Written request 1 -
Which similarity metrics do the scClustBench package notes list as available for SIMLR?
Written request 2 -
Pick up the scClustBench package notes at the point where they stop and keep writing them.

═════ Article ═════

Before the installation, some of R packages must be installed. These include:
- parallel
- amap
- caret
- mclust
- clusteval
- dendextend
- igraph
- foreach
- doParallel
- doSNOW
- ggplot2
- Hmisc
devtools::install_github("taiyunkim/scClustBench", build_vignettes = TRUE)
library(scClust)
Building the vignette may take some time. If you wish not to create the vignette during installation, try:
devtools::install_github("taiyunkim/scClustBench")
library(scClust)
NOTE: For mac users, the official cran mirror of R tools for OS X and R tools for OS X on r.research.att.com that lists the gfortran binary are out of date. You will need to update gfortran
and add the following line FLIBS=-L/usr/local/Cellar/gcc/X.Y.Z/lib/gcc/X
(where X.Y.Z
is your gcc version) to ~/.R/Makevars
prior to this package installation.
Current version of this package is implemented to run SIMLR (Wang et al, 2017) or k-means clustering methods with various similarity metrics.
Available metrics include:
SIMLR - "pearson"
correlation, "spearman"
correlation and "euclidean"
distances.
K-means - "pearson"

═════ Information shown ═════

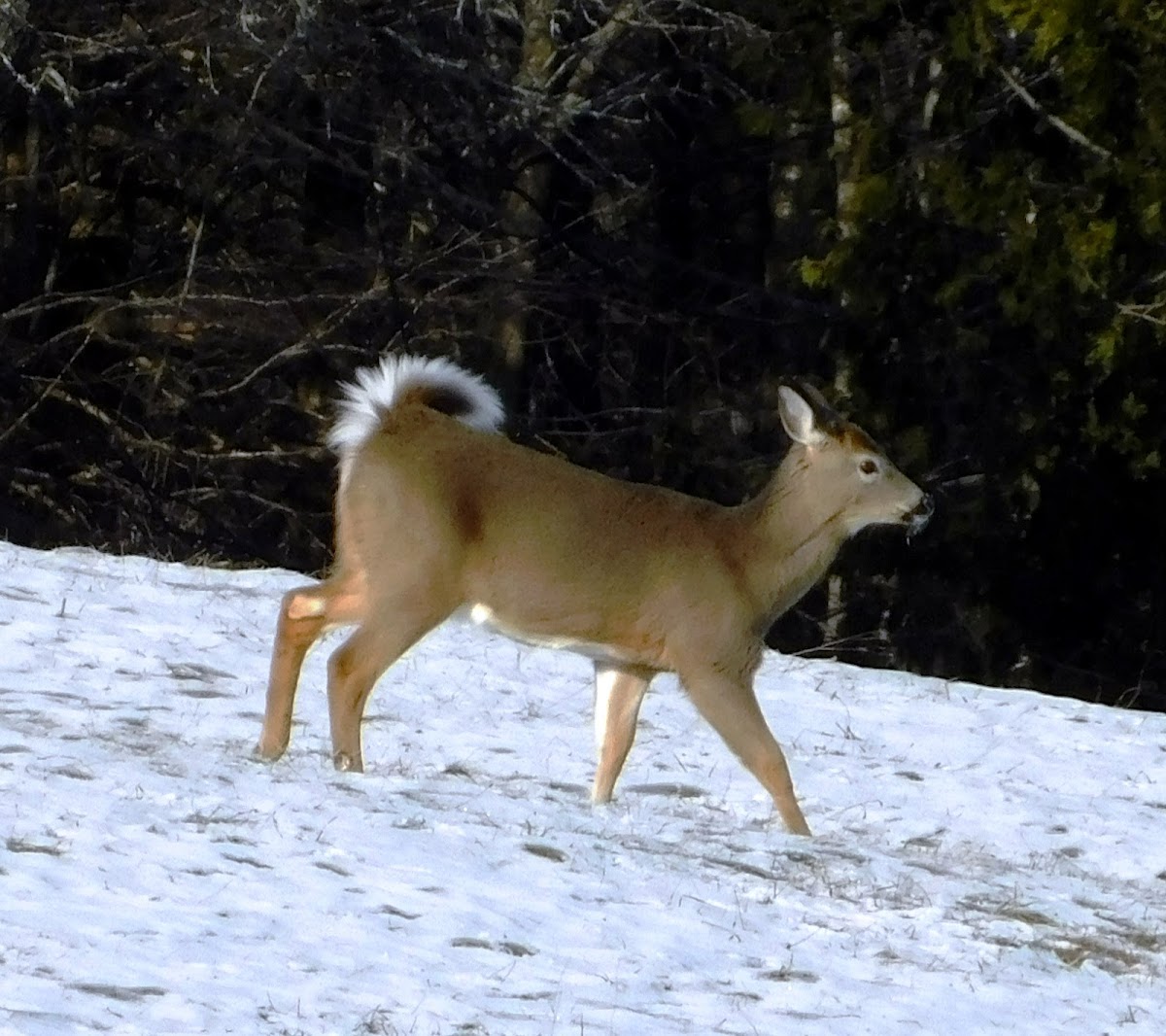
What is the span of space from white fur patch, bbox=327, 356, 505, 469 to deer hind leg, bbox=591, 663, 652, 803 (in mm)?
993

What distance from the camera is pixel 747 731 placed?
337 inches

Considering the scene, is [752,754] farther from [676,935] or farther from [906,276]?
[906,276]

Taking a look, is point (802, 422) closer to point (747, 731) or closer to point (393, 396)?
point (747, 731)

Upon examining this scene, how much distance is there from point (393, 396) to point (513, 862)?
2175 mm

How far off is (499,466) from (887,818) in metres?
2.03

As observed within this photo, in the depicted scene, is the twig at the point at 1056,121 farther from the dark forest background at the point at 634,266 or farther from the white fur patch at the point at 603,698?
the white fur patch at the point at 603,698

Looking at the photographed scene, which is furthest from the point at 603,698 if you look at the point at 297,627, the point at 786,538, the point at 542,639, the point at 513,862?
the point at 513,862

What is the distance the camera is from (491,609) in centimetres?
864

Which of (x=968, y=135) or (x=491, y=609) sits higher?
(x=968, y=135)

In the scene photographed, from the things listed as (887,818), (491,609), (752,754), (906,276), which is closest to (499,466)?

═════

Written answer 1 -
Pearson correlation, Spearman correlation, and Euclidean distances.

Written answer 2 -
correlation, "spearman"
correlation, "euclidean"
distance, "manhattan"
distance and "maximum"
distance.
For further demonstration, see:
browseVignettes("scClust")
data(GSE82187.sample)
mat <- GSE82187
mat <- log2(mat+1)
# set number of clusters (classes defined in colnames)
nCs <- length(table(colnames(mat))
To run scClust,
# SIMLR
simlr.result <- scClust(mat, nCs, similarity = "pearson", method = "simlr", seed = 1, cores.ratio = 0)
# K-means
kmeans.result <- scClust(mat, nCs, similarity = "pearson", method = "kmeans", seed = 1, nstart = 10, iter.max = 10)
This function allows you to perform clustering with a user specified similarity metrics. The return values of scClust
are identical to clustering methods for Kmeans
and SIMLR
functions.
This section is to compare a set of similarity metrics on clustering methods to benchmark their perfomance accuracy.
To run scClustBench,
# SIMLR
simlr.result <- scClustBench(mat, nCs, method = "simlr", rep = 2, seed = 1, cores = 1, cores.ratio = 0)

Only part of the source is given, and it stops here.